Pool issue needs to be addressed

Published 12:00 am Saturday, June 14, 2008

What is going on with the world when managers of public pools can’t find a full complement of lifeguards?

The condition is so severe that the City of Franklin was forced to keep its pool closed during a stretch when the temperature topped 100 degrees for four straight days.

Even the YMCA — which offers lifeguard training classes — has been hit by a shortage of lifeguards, but not to the same degree faced by Franklin.

At the James L. Camp Jr. YMCA in Franklin, 12 lifeguards are on the schedule where before there had been 20.

Chris Brooks, who is in charge of hiring lifeguards and setting up the lifeguard classes at the YMCA, said youngsters simply aren’t signing up for the lifeguard classes, which have become more stringent over time.

The city did what most employers do when the staff can’t be filled: Raise wages.
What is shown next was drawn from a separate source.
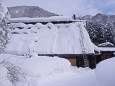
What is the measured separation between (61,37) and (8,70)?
13.0 m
The hourly rate went from $7 to $9, but even that did nothing to attract applicants, and the gates to the pool remained locked.

Frank Davis, director of Franklin Parks & Recreation, had no definitive answers why the ranks of lifeguards have grown slim.

“Maybe the summers are hotter, you’re out in the sun all day,” he said. “It’s just rough.”

Davis didn’t sound too confident when he said “we do have hope to open” this summer.

Which leads us to a question that probably has no answer: Where have all the lifeguards gone?

For the sake of some very hot youngsters — and their taxpaying parents who want their children to enjoy a benefit due to them — the city must do what it can to get lifeguards in place and open the pool before the summer starts, not when it ends.